## start Data to use

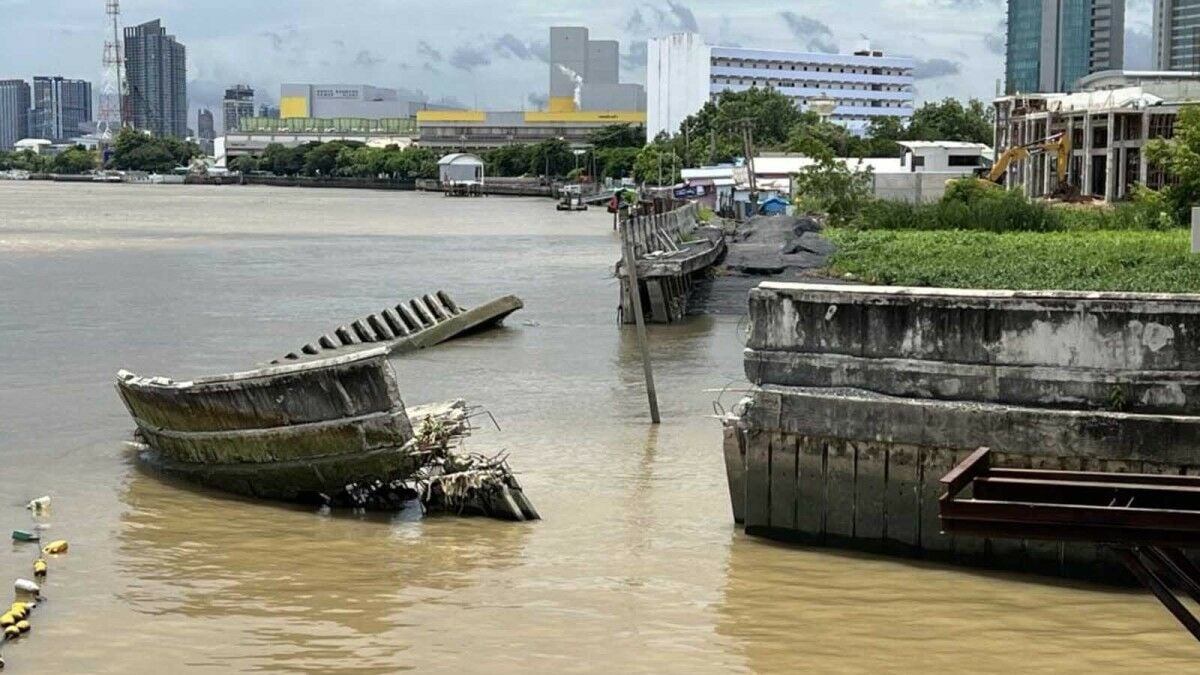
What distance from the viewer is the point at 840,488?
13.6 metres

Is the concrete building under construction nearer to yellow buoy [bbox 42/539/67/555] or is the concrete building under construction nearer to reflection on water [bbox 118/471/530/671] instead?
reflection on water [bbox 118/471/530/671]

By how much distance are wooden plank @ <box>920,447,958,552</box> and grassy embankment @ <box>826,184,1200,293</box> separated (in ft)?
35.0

## end Data to use

• Your task: Omit the pictures. Output every record above word for word.

• Output of the task:
What distance from the viewer is the point at 840,488?
13.6 metres

Is the concrete building under construction nearer to yellow buoy [bbox 42/539/67/555] or is the concrete building under construction nearer to reflection on water [bbox 118/471/530/671] instead?
reflection on water [bbox 118/471/530/671]

By how much distance are wooden plank @ <box>920,447,958,552</box> and grassy embankment @ <box>826,184,1200,293</box> separated (in ft)?
35.0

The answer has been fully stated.